Contemporaries say that the only time another Thomas, the almost-always-implacable Thomas Aquinas, got visibly angry was in response to his contemporary Siger of Brabant, who held the Islamic Averroistic “double truth” theory, that something could be “true” in the realm of faith, while “false” in the realm of reason and philosophy, sort of an early, proto modernism. Thomas challenged Siger to a public debate, rebuking him for misleading “children,” the young gullible students at Paris, while refusing to argue with real men and real truth.
The principle of non-contradiction, Thomas declares in his Summa (I, q.15, a.4), perhaps with Siger’s confused and pernicious philosophy in mind, binds even God (if we can put it that way), who, as pure Being and pure Truth cannot violate his own nature.

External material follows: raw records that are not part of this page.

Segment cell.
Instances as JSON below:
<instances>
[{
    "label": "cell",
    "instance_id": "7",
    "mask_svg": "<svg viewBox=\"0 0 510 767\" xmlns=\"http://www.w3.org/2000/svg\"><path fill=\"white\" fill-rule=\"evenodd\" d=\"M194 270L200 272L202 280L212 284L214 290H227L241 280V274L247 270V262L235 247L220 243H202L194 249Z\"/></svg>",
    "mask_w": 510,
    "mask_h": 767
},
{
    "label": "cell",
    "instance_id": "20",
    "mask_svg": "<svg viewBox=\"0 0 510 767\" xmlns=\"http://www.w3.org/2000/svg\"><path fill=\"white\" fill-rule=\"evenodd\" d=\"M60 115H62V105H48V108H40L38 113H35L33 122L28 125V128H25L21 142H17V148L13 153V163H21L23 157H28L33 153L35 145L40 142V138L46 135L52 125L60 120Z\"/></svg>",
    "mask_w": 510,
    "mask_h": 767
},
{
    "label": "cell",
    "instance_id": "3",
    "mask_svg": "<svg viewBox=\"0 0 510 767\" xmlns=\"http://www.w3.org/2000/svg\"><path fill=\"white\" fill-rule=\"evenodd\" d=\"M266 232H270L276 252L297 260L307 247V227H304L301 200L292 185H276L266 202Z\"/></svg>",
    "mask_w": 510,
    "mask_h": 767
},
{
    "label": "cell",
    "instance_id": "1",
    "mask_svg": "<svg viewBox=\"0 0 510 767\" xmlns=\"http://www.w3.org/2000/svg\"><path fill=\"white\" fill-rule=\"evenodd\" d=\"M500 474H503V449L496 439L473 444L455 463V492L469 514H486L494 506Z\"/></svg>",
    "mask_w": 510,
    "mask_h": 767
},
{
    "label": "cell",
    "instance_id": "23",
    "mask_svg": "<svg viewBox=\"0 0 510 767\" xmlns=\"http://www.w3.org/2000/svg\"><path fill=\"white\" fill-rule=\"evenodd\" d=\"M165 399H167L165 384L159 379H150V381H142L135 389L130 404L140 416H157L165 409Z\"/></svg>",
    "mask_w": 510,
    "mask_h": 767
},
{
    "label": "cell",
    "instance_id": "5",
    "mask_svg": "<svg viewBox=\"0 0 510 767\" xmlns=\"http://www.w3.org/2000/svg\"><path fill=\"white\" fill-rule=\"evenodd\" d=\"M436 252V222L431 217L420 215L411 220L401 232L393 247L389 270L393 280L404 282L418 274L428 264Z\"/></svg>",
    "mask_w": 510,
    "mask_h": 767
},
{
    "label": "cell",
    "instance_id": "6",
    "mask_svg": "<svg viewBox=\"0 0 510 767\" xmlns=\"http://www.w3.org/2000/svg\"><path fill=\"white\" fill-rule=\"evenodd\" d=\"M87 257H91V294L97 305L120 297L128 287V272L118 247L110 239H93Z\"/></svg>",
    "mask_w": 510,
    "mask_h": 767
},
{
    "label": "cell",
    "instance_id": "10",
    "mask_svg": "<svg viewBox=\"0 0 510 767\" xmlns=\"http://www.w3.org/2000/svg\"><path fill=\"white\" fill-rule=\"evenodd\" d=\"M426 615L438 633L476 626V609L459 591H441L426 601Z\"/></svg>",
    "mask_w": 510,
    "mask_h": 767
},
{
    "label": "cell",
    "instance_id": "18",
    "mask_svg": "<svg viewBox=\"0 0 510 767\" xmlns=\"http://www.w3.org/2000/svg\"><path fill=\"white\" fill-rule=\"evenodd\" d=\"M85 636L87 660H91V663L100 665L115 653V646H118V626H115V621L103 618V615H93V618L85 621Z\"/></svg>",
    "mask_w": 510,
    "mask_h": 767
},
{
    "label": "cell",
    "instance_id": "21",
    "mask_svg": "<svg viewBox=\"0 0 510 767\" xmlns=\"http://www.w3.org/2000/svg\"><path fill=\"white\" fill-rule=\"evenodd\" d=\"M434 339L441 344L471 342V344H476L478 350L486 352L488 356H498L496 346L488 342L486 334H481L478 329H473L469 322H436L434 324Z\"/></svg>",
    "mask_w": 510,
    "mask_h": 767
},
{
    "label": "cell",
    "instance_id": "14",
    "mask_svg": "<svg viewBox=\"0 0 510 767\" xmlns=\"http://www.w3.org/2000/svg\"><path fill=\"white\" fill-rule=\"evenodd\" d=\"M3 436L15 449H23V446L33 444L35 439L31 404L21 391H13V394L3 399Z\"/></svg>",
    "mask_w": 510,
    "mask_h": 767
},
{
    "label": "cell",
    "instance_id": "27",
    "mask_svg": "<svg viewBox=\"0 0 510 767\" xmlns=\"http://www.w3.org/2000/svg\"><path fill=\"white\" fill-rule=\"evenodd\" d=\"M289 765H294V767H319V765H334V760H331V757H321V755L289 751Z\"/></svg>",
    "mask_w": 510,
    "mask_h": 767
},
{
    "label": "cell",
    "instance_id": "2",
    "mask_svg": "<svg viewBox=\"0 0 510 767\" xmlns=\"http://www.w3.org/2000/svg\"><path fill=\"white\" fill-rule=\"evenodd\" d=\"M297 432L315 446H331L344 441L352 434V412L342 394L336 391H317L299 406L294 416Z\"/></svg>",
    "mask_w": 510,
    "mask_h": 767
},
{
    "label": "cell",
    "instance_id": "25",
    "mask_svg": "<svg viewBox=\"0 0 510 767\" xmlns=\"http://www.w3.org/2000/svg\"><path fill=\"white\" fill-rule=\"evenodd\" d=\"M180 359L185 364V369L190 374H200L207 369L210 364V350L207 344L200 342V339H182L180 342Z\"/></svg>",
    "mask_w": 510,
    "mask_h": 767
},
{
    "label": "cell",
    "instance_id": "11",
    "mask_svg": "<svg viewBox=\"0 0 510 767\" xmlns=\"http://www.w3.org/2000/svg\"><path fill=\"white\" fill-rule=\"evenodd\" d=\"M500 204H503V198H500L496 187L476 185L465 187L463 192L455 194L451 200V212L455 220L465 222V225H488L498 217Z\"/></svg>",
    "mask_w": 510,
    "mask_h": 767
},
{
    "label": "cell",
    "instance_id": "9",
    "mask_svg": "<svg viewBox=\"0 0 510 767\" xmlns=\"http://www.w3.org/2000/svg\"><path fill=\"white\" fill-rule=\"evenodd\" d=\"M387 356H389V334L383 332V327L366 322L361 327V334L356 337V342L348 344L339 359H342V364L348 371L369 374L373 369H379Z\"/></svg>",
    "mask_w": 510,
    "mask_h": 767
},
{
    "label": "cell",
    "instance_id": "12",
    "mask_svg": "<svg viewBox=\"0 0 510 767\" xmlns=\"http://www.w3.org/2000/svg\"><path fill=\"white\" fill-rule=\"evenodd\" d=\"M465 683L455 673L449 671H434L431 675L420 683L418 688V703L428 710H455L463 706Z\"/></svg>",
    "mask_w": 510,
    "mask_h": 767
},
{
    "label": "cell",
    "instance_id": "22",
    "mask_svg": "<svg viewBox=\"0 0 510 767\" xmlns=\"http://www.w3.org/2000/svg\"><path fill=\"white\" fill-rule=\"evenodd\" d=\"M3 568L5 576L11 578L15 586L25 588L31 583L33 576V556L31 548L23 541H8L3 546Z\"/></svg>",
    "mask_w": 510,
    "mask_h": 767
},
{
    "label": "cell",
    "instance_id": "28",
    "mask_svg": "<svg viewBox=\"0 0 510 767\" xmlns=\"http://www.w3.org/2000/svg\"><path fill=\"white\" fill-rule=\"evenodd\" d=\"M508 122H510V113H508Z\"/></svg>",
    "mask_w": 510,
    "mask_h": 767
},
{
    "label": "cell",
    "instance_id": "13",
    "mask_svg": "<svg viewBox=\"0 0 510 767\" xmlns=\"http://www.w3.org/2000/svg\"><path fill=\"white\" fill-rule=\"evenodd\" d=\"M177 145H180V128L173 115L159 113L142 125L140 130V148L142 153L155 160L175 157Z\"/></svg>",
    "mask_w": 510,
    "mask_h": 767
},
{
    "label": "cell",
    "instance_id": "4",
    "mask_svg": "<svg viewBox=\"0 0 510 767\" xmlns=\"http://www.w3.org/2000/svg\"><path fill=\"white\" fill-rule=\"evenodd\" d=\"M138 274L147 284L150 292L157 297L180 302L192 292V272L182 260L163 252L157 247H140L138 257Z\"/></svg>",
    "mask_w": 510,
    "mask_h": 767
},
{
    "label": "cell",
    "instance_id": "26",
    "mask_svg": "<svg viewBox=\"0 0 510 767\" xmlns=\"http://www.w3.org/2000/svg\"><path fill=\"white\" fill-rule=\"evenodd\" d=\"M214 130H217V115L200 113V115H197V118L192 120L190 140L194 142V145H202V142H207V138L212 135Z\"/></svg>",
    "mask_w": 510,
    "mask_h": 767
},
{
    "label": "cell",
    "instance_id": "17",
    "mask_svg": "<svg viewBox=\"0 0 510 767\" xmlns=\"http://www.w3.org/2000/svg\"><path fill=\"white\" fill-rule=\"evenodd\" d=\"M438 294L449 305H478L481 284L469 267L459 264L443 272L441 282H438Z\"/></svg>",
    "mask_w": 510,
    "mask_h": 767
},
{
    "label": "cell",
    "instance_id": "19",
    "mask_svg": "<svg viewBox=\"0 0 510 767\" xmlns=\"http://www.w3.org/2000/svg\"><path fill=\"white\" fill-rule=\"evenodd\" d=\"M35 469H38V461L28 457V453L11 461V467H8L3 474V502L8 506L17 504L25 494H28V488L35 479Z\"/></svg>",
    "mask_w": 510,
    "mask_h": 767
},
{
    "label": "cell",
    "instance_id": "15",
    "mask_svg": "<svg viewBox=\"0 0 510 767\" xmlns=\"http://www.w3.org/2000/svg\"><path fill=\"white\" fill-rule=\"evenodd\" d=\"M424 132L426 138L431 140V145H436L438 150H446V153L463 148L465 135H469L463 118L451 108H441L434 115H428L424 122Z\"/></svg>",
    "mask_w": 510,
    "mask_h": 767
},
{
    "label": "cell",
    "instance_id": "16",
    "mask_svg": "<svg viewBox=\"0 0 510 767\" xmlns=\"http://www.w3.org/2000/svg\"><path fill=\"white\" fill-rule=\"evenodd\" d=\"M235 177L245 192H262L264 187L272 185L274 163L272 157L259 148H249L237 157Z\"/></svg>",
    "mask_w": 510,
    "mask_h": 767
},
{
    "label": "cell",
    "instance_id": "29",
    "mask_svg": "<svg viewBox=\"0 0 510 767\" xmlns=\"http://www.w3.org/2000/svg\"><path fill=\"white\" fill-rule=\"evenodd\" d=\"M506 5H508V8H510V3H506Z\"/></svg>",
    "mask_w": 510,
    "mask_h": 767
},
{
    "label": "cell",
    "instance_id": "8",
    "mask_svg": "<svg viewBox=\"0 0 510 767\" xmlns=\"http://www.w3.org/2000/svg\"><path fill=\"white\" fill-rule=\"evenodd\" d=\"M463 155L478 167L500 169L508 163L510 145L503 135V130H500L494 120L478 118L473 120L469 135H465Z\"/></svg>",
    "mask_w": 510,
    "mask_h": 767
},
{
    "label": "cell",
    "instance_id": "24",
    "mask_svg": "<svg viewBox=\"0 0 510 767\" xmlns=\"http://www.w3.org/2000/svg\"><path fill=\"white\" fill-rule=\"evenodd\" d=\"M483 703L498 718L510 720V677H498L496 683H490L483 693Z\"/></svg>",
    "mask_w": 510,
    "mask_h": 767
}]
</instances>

There is a moral equivalent of the double truth theory, current in modern theology, that one can be “holy” in the midst of deliberate grave sin. On the contrary, apostasy, and, we might add while we’re at it, other serious sins such as heresy, fornication, lying, adultery and homosexuality and a few other unmentionables, if engaged in deliberately and willingly, put oneself more or less outside the Catholic fold. Such, as Saint Paul declares, will not inherit the kingdom of heaven (1 Cor. 6:9). Of course, there are difficult and complex situations wherein subjective culpability is opaque and lessened due to coercion or ignorance, but even here such actions are ultimately harmful to our souls, to our bodies, to society and even to our eternal salvation, as Pope John Paul described in Veritatis Splendor:
It is possible that the evil done as the result of invincible ignorance or a non-culpable error of judgment may not be imputable to the agent; but even in this case it does not cease to be an evil, a disorder in relation to the truth about the good. Furthermore, a good act which is not recognized as such does not contribute to the moral growth of the person who performs it; it does not perfect him and it does not help to dispose him for the supreme good. Thus, before feeling easily justified in the name of our conscience, we should reflect on the words of the Psalm: “Who can discern his errors? Clear me from hidden faults” (Ps 19:12) (#63).
Sin must be declared for what it is, notwithstanding ambiguous and au courant gut-wrenching novels and the situations, real or otherwise, which they depict. As we all gradually journey towards holiness, it is no mercy to twist or obfuscate the truth in ourselves or others, to turn sin into virtue (and vice versa), or as Nietzsche would put it, to transvalue all values, for such would only lead to moral chaos and anarchy, with, in the words of Yeats, no centre to hold things together, and a consequent “blood dimmed tide … loosed upon the world.”
We should let our yes be yes, and our no be no, for not even God can make it otherwise, and anything else, well, comes from you know whom.